7. Le Gouvernement russe n'a pas renouvelé le mandat du Groupe
d'assistance de l'Organisation pour la sécurité et la coopération
en Europe en Tchétchénie. Le Comité du Conseil de l'Europe pour
la prévention de la torture (CPT) s'est plaint du manque de coopération
de la Fédération de Russie. La Fédération de Russie n'a pas encore
autorisé la publication des rapports du CPT. Lorsqu'elle donne suite
aux recommandations du commissaire aux droits de l'homme du Conseil
de l'Europe, elle le fait avec des retards considérables. La Cour européenne
des Droits de l'Homme, qui a vocation à examiner des atteintes individuelles
aux droits de l'homme, ne peut espérer être en mesure de traiter
de manière effective, par la voie du recours individuel, les violations
systématiques à l'échelle tchétchène. Il est déplorable qu'aucun
Etat membre ou groupe d'Etats membres n'ait encore trouvé le courage
d'introduire une requête interétatique auprès de la Cour.

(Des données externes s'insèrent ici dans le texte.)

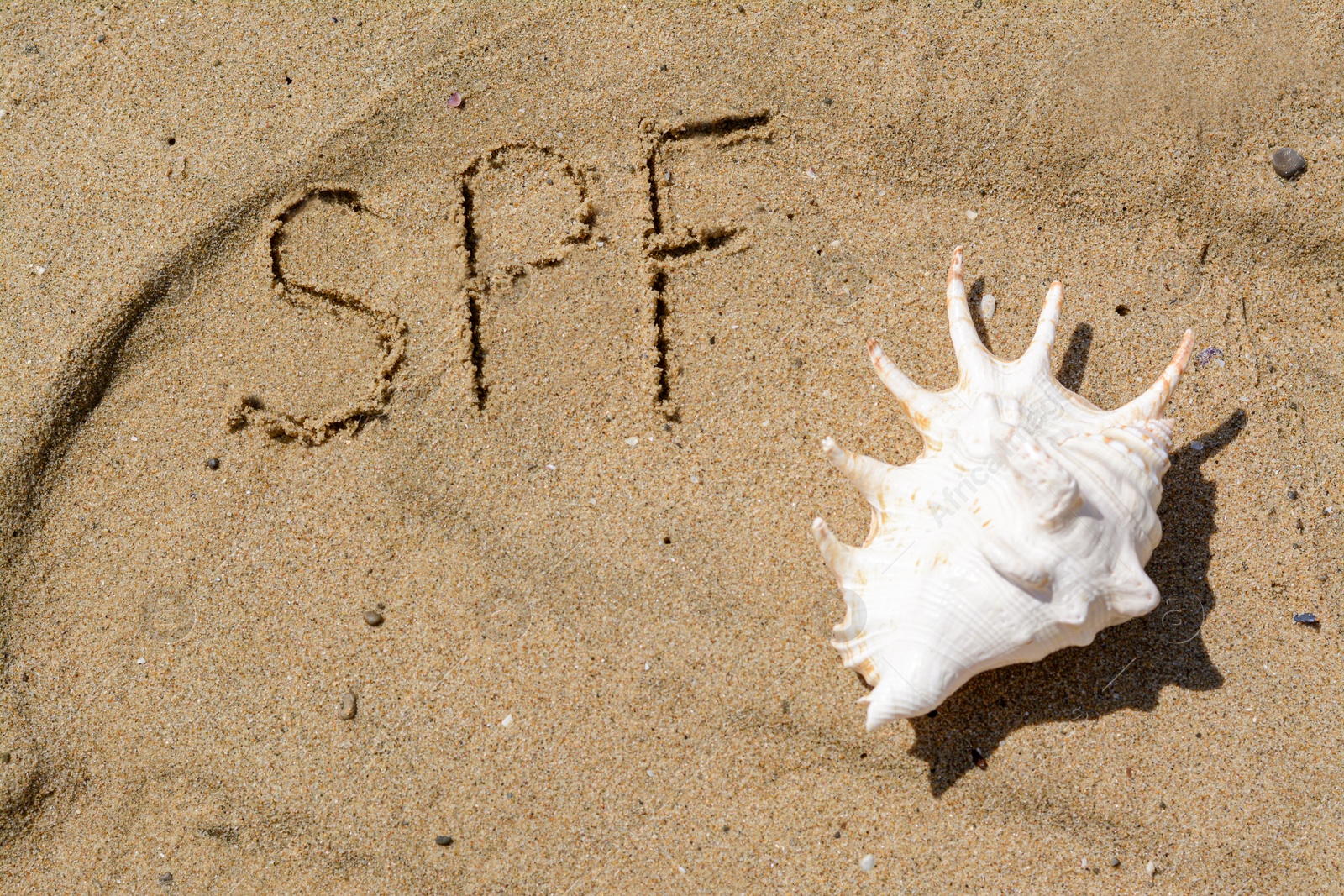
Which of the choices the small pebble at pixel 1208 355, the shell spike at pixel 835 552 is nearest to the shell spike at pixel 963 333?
the shell spike at pixel 835 552

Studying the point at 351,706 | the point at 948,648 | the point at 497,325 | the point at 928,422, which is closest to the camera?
the point at 948,648

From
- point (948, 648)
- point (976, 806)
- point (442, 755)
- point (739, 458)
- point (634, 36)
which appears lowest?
point (976, 806)

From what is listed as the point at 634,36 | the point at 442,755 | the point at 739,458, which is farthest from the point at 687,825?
the point at 634,36

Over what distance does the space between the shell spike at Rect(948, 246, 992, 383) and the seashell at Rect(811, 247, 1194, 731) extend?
1 cm

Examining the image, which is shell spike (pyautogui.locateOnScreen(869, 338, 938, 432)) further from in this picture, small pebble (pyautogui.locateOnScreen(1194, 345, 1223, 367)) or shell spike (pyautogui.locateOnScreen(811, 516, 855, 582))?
small pebble (pyautogui.locateOnScreen(1194, 345, 1223, 367))

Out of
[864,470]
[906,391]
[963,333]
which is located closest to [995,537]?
[864,470]

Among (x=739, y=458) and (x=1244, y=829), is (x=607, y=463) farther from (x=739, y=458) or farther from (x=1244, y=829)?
(x=1244, y=829)

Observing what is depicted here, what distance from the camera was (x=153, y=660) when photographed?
263 centimetres

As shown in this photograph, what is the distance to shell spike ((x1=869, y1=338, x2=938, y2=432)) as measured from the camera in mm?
2400

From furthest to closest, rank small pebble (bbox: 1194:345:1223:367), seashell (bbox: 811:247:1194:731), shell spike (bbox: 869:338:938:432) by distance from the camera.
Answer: small pebble (bbox: 1194:345:1223:367) → shell spike (bbox: 869:338:938:432) → seashell (bbox: 811:247:1194:731)

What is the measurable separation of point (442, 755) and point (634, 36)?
2307 millimetres

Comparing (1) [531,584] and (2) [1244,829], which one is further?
(1) [531,584]

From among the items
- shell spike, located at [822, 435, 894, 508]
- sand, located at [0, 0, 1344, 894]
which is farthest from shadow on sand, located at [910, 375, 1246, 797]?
shell spike, located at [822, 435, 894, 508]

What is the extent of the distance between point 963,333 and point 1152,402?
0.53 m
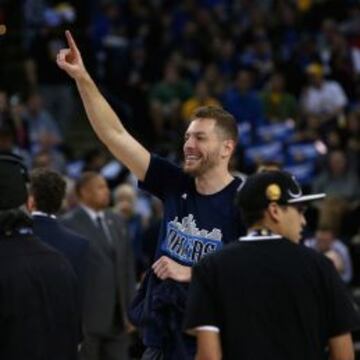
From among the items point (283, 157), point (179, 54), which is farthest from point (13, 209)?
point (179, 54)

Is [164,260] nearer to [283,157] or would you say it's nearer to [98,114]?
[98,114]

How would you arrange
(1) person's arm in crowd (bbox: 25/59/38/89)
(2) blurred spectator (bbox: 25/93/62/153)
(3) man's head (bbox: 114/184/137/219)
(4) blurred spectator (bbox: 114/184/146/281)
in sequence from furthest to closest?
(1) person's arm in crowd (bbox: 25/59/38/89) < (2) blurred spectator (bbox: 25/93/62/153) < (3) man's head (bbox: 114/184/137/219) < (4) blurred spectator (bbox: 114/184/146/281)

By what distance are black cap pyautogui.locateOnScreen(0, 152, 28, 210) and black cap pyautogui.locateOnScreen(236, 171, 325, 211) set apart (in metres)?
1.08

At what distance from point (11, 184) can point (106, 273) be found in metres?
4.61

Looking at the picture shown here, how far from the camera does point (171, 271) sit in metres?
6.11

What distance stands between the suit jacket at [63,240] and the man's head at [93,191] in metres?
2.14

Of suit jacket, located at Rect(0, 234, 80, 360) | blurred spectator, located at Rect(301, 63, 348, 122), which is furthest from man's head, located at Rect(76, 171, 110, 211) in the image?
blurred spectator, located at Rect(301, 63, 348, 122)

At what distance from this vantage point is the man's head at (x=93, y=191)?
10180 mm

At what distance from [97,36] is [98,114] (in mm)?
14453

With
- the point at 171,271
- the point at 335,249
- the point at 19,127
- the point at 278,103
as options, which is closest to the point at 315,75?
the point at 278,103

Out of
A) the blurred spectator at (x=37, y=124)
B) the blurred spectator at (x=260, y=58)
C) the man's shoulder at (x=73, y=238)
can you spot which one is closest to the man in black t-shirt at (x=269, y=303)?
the man's shoulder at (x=73, y=238)

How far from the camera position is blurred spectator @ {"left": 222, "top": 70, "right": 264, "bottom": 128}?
57.1 feet

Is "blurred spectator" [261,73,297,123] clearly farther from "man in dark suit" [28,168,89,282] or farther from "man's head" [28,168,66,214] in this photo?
"man's head" [28,168,66,214]

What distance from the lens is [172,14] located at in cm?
2205
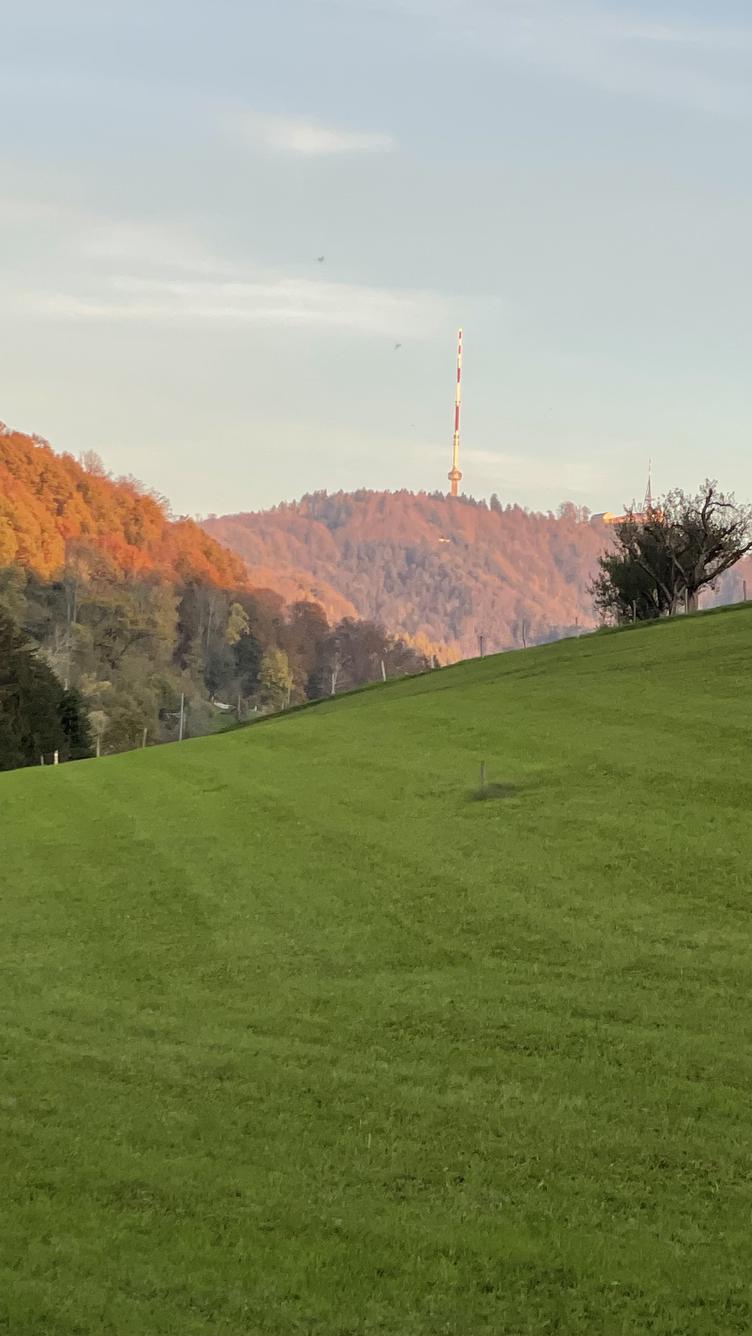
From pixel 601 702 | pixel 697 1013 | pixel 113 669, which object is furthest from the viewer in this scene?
pixel 113 669

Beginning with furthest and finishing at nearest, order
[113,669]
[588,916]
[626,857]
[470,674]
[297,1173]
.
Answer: [113,669]
[470,674]
[626,857]
[588,916]
[297,1173]

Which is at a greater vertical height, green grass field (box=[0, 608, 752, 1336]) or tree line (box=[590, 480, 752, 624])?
tree line (box=[590, 480, 752, 624])

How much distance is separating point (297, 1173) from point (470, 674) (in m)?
46.6

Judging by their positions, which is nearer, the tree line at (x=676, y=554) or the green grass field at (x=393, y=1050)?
the green grass field at (x=393, y=1050)

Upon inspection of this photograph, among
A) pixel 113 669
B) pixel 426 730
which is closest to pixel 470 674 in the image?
pixel 426 730

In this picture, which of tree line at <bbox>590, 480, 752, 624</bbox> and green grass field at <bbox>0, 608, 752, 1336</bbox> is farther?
tree line at <bbox>590, 480, 752, 624</bbox>

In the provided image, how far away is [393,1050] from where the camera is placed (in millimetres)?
14109

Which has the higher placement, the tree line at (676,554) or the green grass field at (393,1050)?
the tree line at (676,554)

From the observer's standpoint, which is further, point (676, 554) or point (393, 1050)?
point (676, 554)

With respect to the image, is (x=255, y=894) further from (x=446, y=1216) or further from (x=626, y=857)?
(x=446, y=1216)

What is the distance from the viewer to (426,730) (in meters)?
36.7

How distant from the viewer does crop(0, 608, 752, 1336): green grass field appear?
863cm

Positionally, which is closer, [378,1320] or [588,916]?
[378,1320]

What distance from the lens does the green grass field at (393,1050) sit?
8633mm
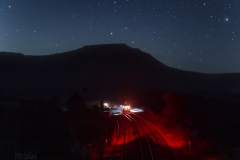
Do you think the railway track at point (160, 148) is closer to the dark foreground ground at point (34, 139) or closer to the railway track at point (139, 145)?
the railway track at point (139, 145)

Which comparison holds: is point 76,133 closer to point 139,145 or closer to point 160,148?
point 139,145

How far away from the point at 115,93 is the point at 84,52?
147 ft

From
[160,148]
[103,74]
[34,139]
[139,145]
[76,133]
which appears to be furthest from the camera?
[103,74]

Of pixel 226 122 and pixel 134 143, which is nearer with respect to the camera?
pixel 134 143

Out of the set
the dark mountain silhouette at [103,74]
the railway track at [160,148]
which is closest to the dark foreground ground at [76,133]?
the railway track at [160,148]

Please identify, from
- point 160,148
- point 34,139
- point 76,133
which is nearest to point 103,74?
point 76,133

8. Tout cela génère un climat d'impunité qui est propice à de
nouvelles violations des droits de l'homme et qui représente un
déni de justice pour les milliers de victimes; la population est
tellement excédée que la République tchétchène pourrait devenir
véritablement ingouvernable. Si l'on veut qu'un processus politique positif
s'amorce dans la république, il faut que les atteintes aux droits
de l'homme cessent et que les personnes responsables d'exactions
soient déférées à la justice.
9. Pour obtenir que les droits de l'homme soient dorénavant respectés
dans la République tchétchène, l'Assemblée recommande:
9.1. que les combattants tchétchènes
mettent immédiatement un terme à leurs activités terroristes et renoncent
à toute forme de crime. Toute forme de soutien aux combattants tchétchènes
devrait cesser immédiatement;
9.2. que les forces russes soient mieux contrôlées et que la
discipline soit effectivement assurée: tous les règlements civils
et militaires pertinents et toutes les garanties constitutionnelles,
le droit international, y compris le droit humanitaire, et en particulier
les dispositions pertinentes des Conventions de Genève et les protocoles
y afférents, ainsi que la Convention européenne des Droits de l'Homme
et la Convention européenne pour la prévention de la torture et
des peines ou traitements inhumains ou dégradants, doivent être
intégralement observés au cours de toutes les opérations; la coopération
avec les services du procureur doit s'exercer sans réserve avant,
pendant et après de telles opérations;
9.3. pour autant que la situation sur le plan de la sécurité
le permette, que les troupes soient consignées dans leurs casernes
ou carrément retirées de la République tchétchène;
9.4. que tous ceux qui sont soupçonnés d'avoir commis des exactions
fassent l'objet d'une enquête approfondie et, si leur culpabilité
est établie, qu'ils soient sévèrement punis conformément à la loi,
quels que soient leur grade et leurs fonctions;
9.5. que les recommandations du commissaire aux droits de l'homme
du Conseil de l'Europe soient immédiatement mises en œuvre par la
Fédération russe;
9.6. que la Fédération de Russie autorise sans plus tarder
la publication des rapports du CPT.
10. Désireuse d'obtenir que les personnes responsables d'exactions
soient traduites en justice, l'Assemblée:
10.1. exige des autorités russes qu'elles coopèrent davantage
avec les mécanismes de réparation nationaux et internationaux, tant
judiciaires que non judiciaires;
10.2. invite les Etats membres du Conseil de l'Europe à explorer
sans plus attendre toutes les voies permettant de mettre la Fédération
de Russie face à ses responsabilités, y compris par l'introduction
de requêtes interétatiques devant la Cour européenne des Droits
de l'Homme et par l'exercice de la compétence universelle pour les
crimes les plus graves commis dans la République tchétchène;
10.3. estime que, si les efforts pour livrer à la justice les
personnes responsables de violations des droits de l'homme n'étaient
pas intensifiés et si le climat d'impunité en République tchétchène
continuait de prévaloir, la communauté internationale devrait envisager
la mise en place d'un tribunal ad hoc pour juger les crimes de guerre
et les crimes contre l'humanité commis dans la République tchétchène;
10.4. invite instamment la Fédération de Russie à ratifier sans
tarder le Statut de la Cour pénale internationale.